5.23.2011

Le Mec du Métro


Pour vous, les bobos et les pouffiasses intra muros, on sait bien que c'est un vieux souvenir, le métro, depuis la dolce vita en vespa parisienne. Mais n'empêche : souvenez-vous. La 2 aérienne, les changements interminables de Châtelet,  toute la banlieue R’n’B qui traîne aux Halles, les couloirs toujours plus sales de la rive droite, et toujours plus propres de la rive gauche... Même parmi les odeurs pestilentielles, il y a possibilité d’un état de grâce : magie des souterrains parisiens. Il y a pas que l'accordéoniste du samedi soir, caché à Strasbourg-Saint-Denis, qui joue du Tiersen pour nous faire rêver : il y a le Mec du Métro. Oui da.

En province, faites pas la gueule, y’a toujours les obscurs bus inter-départements et inter-villages. C'est pareil ! Transports en communs du monde entier, même combat.

Le Mec du Métro est partout. Et les banlieusardes du RER savent encore mieux de quoi on parle, puisqu'elles peuvent se vanter de le voir tous les jours si possible, même trajet - même wagon - même heure. Vie de merde en zone 3 peut-être, sauf que parfois la chance leur offre un trajet quotidien pour se rincer l’œil en paix et se perdre dans de beaux yeux inconnus et nouveaux.

Le Mec du Métro est l’inestimable bijou du wagon.

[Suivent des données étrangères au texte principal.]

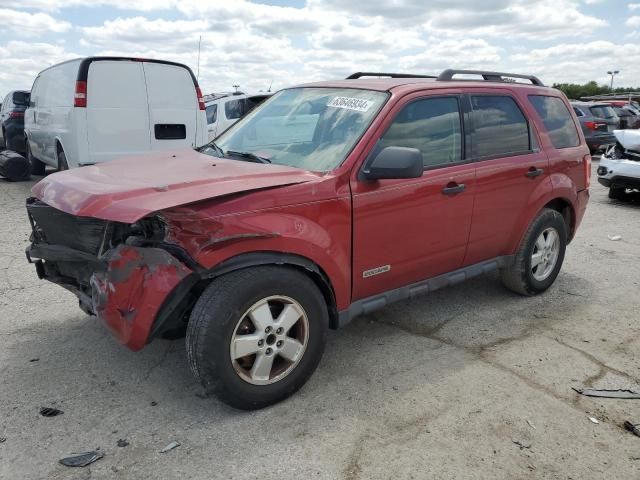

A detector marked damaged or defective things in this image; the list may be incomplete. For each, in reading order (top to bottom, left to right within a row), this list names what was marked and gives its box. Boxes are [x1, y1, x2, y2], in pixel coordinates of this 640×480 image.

crumpled front end [25, 197, 194, 350]
body panel damage [89, 246, 192, 350]
damaged red suv [26, 70, 592, 408]
cracked pavement [1, 163, 640, 478]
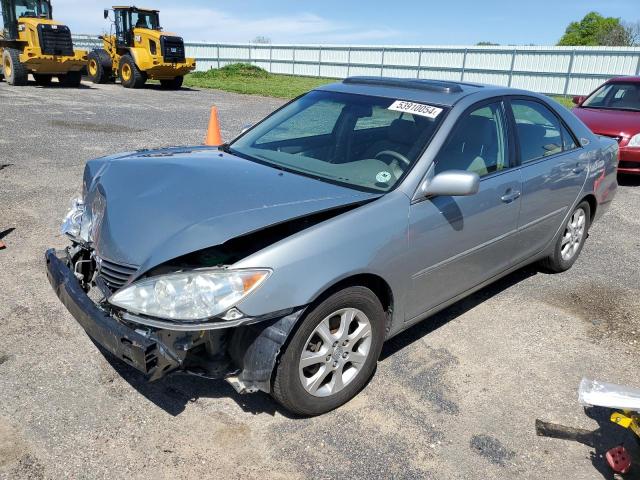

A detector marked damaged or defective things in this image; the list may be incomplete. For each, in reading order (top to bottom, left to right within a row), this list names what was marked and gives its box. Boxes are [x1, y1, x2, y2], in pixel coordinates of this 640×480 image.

crumpled hood [82, 146, 378, 274]
damaged front bumper [45, 249, 304, 392]
broken headlight assembly [110, 268, 270, 320]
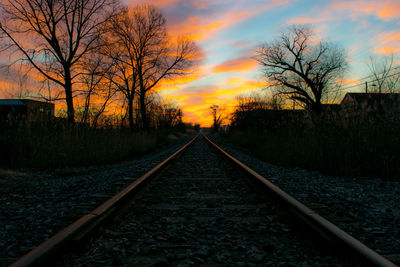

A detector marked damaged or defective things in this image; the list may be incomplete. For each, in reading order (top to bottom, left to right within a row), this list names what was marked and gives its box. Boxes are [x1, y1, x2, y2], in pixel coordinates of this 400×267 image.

rusty rail [11, 136, 199, 267]
rusty rail [203, 135, 396, 267]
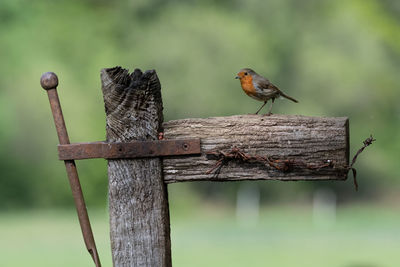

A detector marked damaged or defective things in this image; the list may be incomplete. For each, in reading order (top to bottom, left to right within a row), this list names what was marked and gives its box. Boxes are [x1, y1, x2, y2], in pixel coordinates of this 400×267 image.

rusty iron bolt [40, 71, 58, 90]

Il nous rend définitivement la vie plus belle ; à travers les regards libidineux et sales des crados qui trainent leurs savates, tentant en chien d'effleurer nos doigts sur la rambarde, il est notre petit Christ à nous, ressuscité là dans le souterrain pour nous sauver la journée. Déjà, le Mec du Métro est beau. Beau, beau, beau. Face à lui, c'est nous le vieux dégueu libidineux, tellement on se perd en sa contemplation, tandis qu'il lit passionnément un livre de poche qu'on fait semblant de ne pas connaître pour mieux se rapprocher.

Puis le Mec du Métro est propre, et il sent bon. C'est donc une putain d’exception dans les services de la RATP. Si proche et pourtant si loin, tandis qu’on l’hume avidement, il nous ignore royalement du coin de l’œil. C'est sa petite singularité à lui : rarement il nous renvoie nos regards interrogateurs. Si jamais y’a réciprocité, le Mec du Métro s’évapore instantanément, le fantasme se brise et on se retrouve bêtement avec, en face de nous, juste un mec de plus dans le métro. C’est le principe magique : le Mec du Métro est simplement là pour nous foutre la rage et nous rappeler que si l’on plaît dans les couloirs de la 8, faut se calmer les chevilles : lui il s'en tape. Il préfère lire son Miller avec ses petites Veja un peu pourries et son petit look de petit cul parisien trop mignon. Et même si tous ses atomes sont (évidemment) tournés vers nous, plus orgueilleux tu meurs : le Mec du Métro ne laisse rien paraître, il sait qu’autrement, c’est sa fin mythique. Il garde la tête haute, le beau salaud.

A force de le mater en biais, mine de rien on s’affole : où va donc le Mec du Métro, tout propre comme ça, et bien sapé, et plongé dans sa dose de culture ? Mille questions, mille fantasmes, qu’est-ce qu’on attend pour se croire dans un film ricain et lui prendre la main, et l’emmener loin ? Heureusement, in extremis, notre snobisme conscient de parisienne reprend le dessus. Faut pas croire : on en a vu d’autres, des jolis minois, chez la Ratp. C’est pas quelques boucles noires qui vont nous faire perdre le nord. Faut pas déconner. Parce qu’avec lui y’a un hic fondamental, qui nous casse direct le délire et nous remet la culotte bien en place : le Mec du Métro n’a pas de scooter. Tout est dit, là, nan ? Si.

Allez bouge mec, je descends à la prochaine.